* [DIRECTIONS]:
a) Set down the passage of the Continuum album entry starting with "Mentallo & The Fixer chronology" and going on through "by Metropolis Records.".
b) In the Continuum album entry, on what date did Alfa Matrix issue the album as a music download?

* [QUOTED PASSAGE]:
━━━━━━━━━━━━━━━━━━━━━━━━━━━━━━

Compilation album by Mentallo & The Fixer
- Released: November 14, 1995
- Recorded: 1990–1993
- Studio: Various 6 Mile Slum; (San Antonio, Texas); The Slum; (Austin, Texas; ;
- Genre: Electro-industrial
- Length: 71:28
- Label: Metropolis

Mentallo & The Fixer chronology
| Mentallo & The Fixer Meets Mainesthai (1994) | Continuum (1995) | Centuries (1997) |

Alternative cover
- 2018 remaster cover

= Continuum (Mentallo & The Fixer album) =

Continuum is a compilation album by Mentallo & The Fixer, released on November 14, 1995 by Metropolis Records.

==Music==
Continuum comprises remastered tracks and remixes from Mentallo & The Fixer's recording sessions circa 1990 to 1993. The collection also draws from the band's first two releases, 1991's Wreckage + Ruin + & + Regrets + (Redemption) and 1992's No Rest for the Wicked.

On February 16, 2018 the album was issued as a music download by Alfa Matrix on the label's Bandcamp.

━━━━━━━━━━━━━━━━━━━━━━━━━━━━━━

* [DATASET]:
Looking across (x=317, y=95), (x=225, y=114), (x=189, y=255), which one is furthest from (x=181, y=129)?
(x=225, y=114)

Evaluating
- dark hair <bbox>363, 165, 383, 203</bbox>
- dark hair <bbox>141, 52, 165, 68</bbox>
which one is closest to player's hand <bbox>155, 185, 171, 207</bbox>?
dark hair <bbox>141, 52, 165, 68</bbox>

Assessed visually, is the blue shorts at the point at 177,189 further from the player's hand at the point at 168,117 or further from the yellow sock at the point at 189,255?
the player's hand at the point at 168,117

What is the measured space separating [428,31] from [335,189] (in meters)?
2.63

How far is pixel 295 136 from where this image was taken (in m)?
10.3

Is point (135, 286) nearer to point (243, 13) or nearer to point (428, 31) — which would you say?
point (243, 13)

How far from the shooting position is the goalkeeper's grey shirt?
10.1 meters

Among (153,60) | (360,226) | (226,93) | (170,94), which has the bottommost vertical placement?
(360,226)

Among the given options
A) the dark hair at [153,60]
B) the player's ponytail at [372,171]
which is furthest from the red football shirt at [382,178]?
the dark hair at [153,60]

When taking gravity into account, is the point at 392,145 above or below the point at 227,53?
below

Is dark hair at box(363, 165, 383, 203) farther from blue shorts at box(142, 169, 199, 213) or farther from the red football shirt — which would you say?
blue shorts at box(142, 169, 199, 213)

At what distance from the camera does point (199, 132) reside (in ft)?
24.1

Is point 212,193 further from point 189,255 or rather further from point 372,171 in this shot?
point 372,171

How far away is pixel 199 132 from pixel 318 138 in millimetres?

━━━━━━━━━━━━━━━━━━━━━━━━━━━━━━

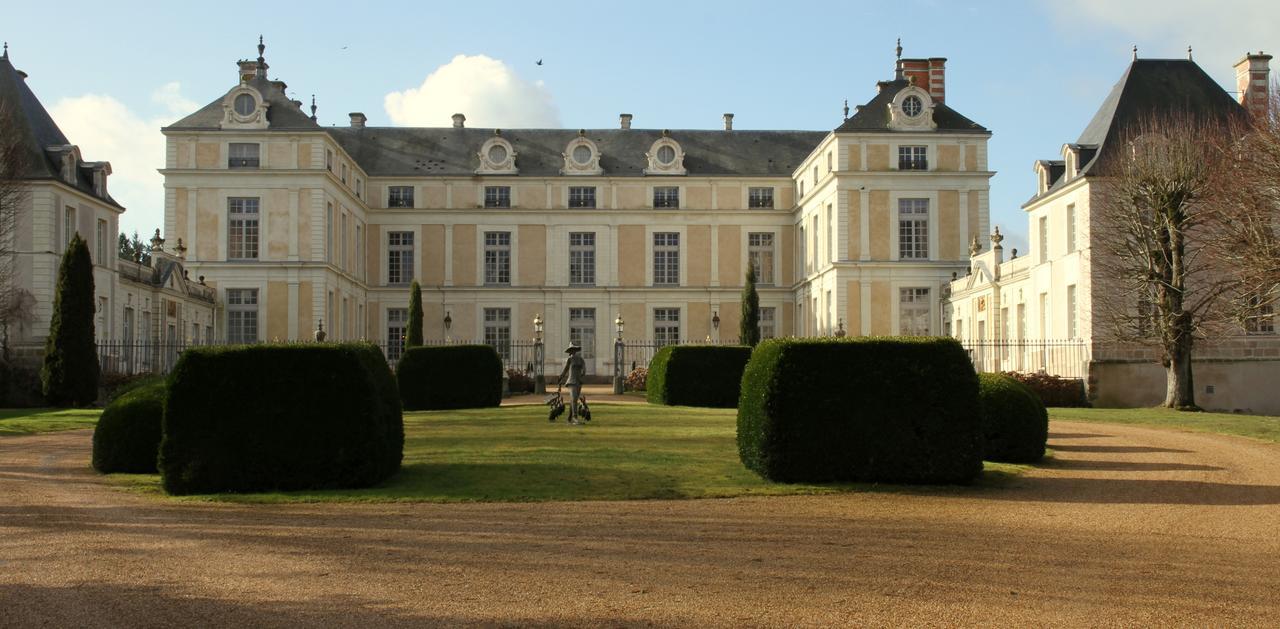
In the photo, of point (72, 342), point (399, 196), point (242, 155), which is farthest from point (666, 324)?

━━━━━━━━━━━━━━━━━━━━━━━━━━━━━━

* [RESPONSES]:
a)
Mentallo & The Fixer chronology
| Mentallo & The Fixer Meets Mainesthai (1994) | Continuum (1995) | Centuries (1997) |

Alternative cover
- 2018 remaster cover

= Continuum (Mentallo & The Fixer album) =

Continuum is a compilation album by Mentallo & The Fixer, released on November 14, 1995 by Metropolis Records.

b) February 16, 2018